**Task item**
Word for word, copy out the data below, omitting pictures.
*** The data
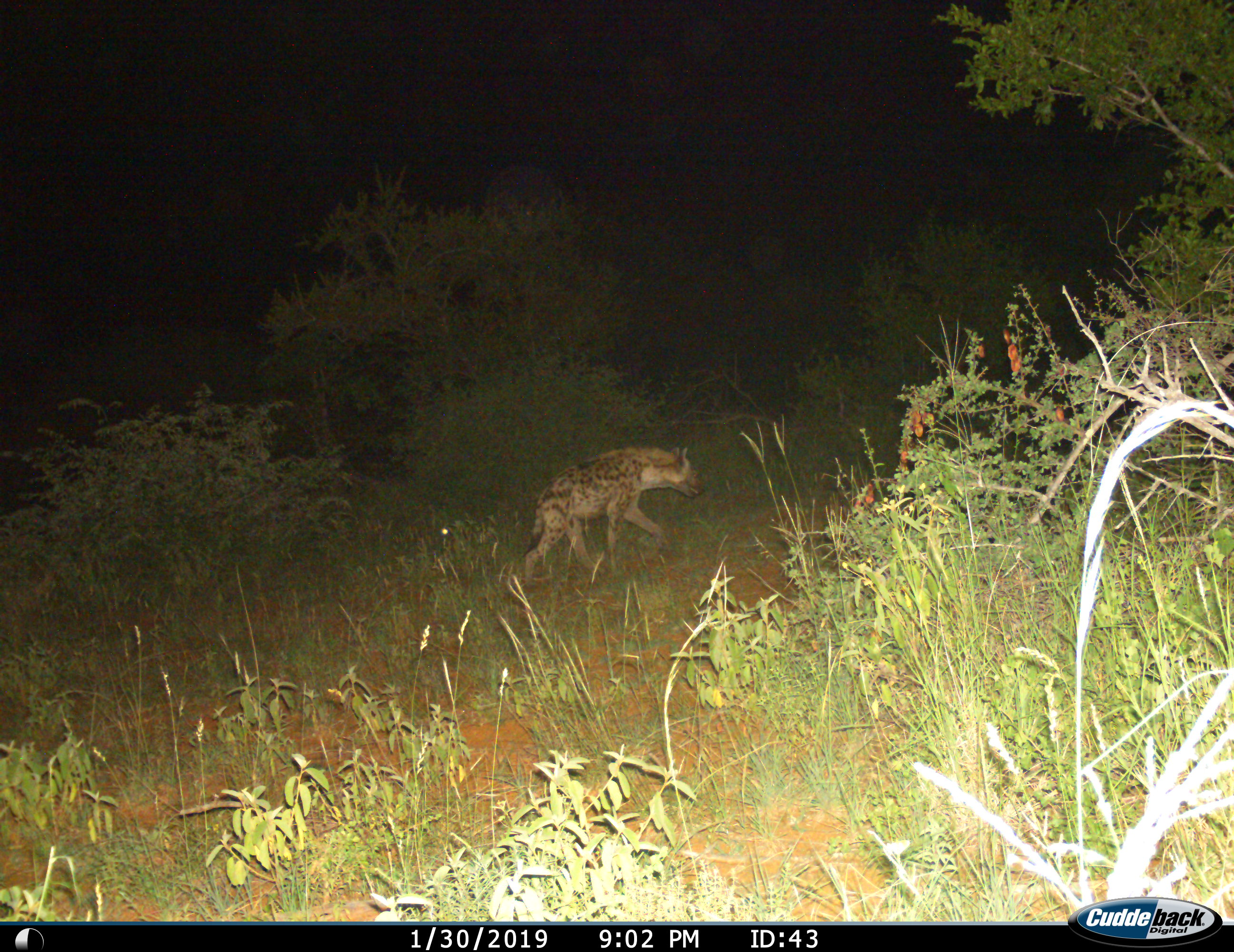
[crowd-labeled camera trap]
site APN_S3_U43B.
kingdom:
******
**Task answer**
[crowd-labeled camera trap]
site APN_S3_U43B.
kingdom:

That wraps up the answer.